#### Extract to read:
::::

On appeal from the Hudson County Circuit Court.
For the respondents, William L. Rae.
For the appellant, Collins & Corbin (Edward A. Markley and James B. Emory, of counsel).
Before Gummere, Chief Justice, and Justices Parker and Case.
The opinion of the court was delivered by
CASE, J. The plaintiffs, wife and husband, were monthly tenants of the defendant, occupying the second floor of a building in which there were other tenants. There was a common stairway. On July 4th, 1928, Mrs. Farrell was injured by a fall as she was descending the stairs.
The action is by Mrs. Farrell for her personal injuries and by Mr. Farrell for consequential damages. Verdict went for the plaintiffs. At the beginning of the trial the defendant admitted ownership of the premises and the control and maintenance of the stairway.
Defendant appeals and writes down three points on the brief. Under the first point it is argued that the plaintiff was, as a matter of law, guilty of contributory negligence; that she assumed the risk of the injuries she received in attempting to use the stairway when she knew of its condition; that more than a reasonable time for the landlord to make the repairs had elapsed after the alleged promise to repair and that after the expiration of that reasonable time the plaintiff assumed the risk of the injury she received; wherefore the trial court should have granted either the motion for nonsuit or the motion to direct a verdict in favor of the defendant.

::::

#### Records supplied:
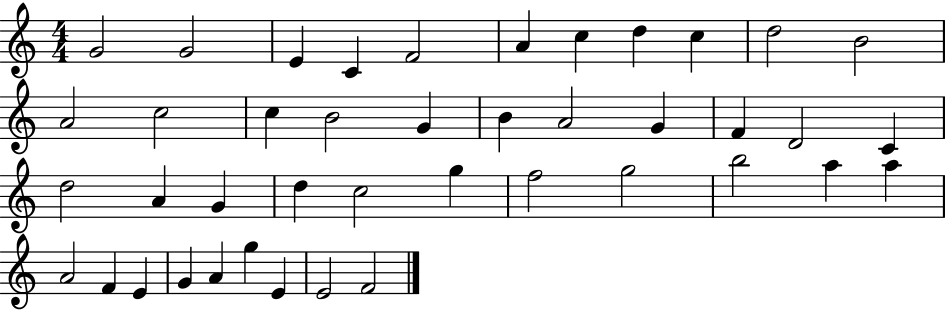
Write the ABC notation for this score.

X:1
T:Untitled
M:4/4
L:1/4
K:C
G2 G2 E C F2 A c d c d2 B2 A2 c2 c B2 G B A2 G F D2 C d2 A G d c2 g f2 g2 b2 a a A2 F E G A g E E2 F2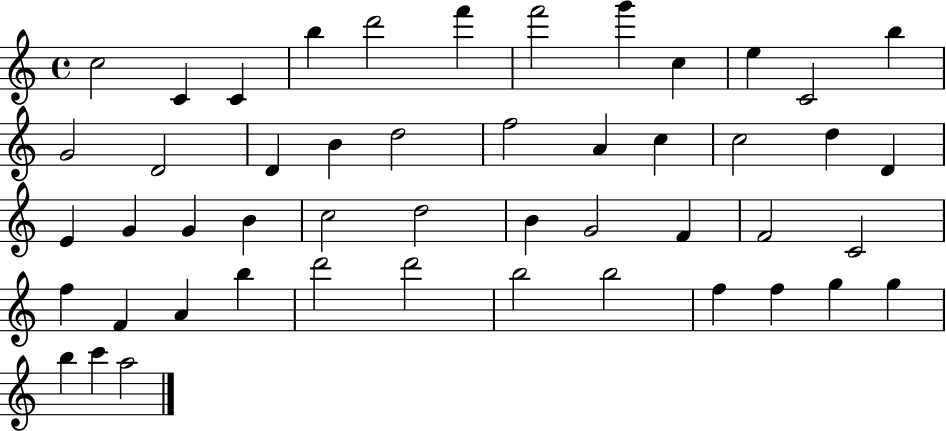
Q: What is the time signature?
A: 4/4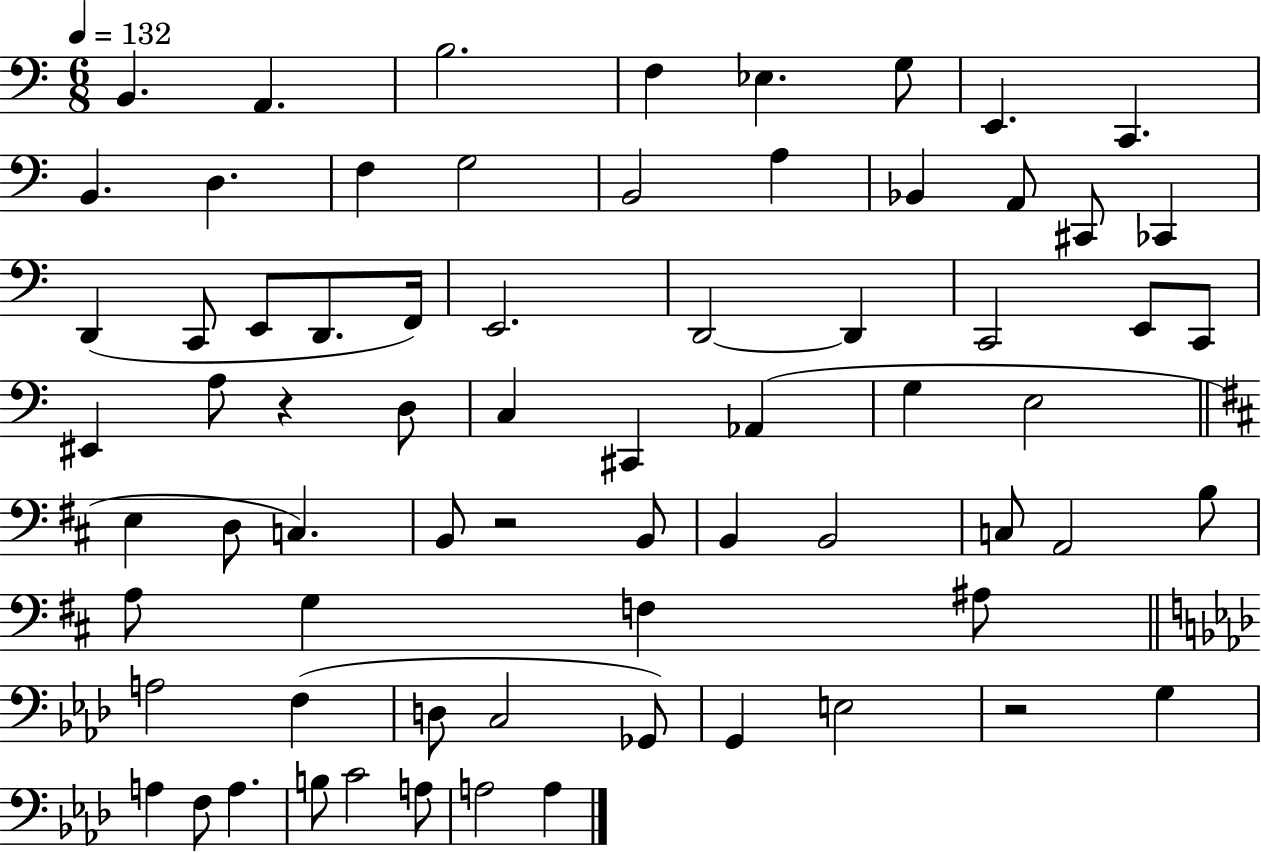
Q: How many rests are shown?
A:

::::

#### What is being asked:
Retype the appeal opinion from "For the appellant, Collins" through "descending the stairs.".

#### Solution for this problem:
For the appellant, Collins & Corbin (Edward A. Markley and James B. Emory, of counsel).
Before Gummere, Chief Justice, and Justices Parker and Case.
The opinion of the court was delivered by
CASE, J. The plaintiffs, wife and husband, were monthly tenants of the defendant, occupying the second floor of a building in which there were other tenants. There was a common stairway. On July 4th, 1928, Mrs. Farrell was injured by a fall as she was descending the stairs.